*Problem description:*
Set down the listing below line for line, changing no character.

*Material provided:*
|---|

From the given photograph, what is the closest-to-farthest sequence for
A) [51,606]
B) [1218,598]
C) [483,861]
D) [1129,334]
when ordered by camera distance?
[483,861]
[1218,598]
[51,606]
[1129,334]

|---|

*Finished task:*
From the given photograph, what is the closest-to-farthest sequence for
A) [51,606]
B) [1218,598]
C) [483,861]
D) [1129,334]
when ordered by camera distance?
[483,861]
[1218,598]
[51,606]
[1129,334]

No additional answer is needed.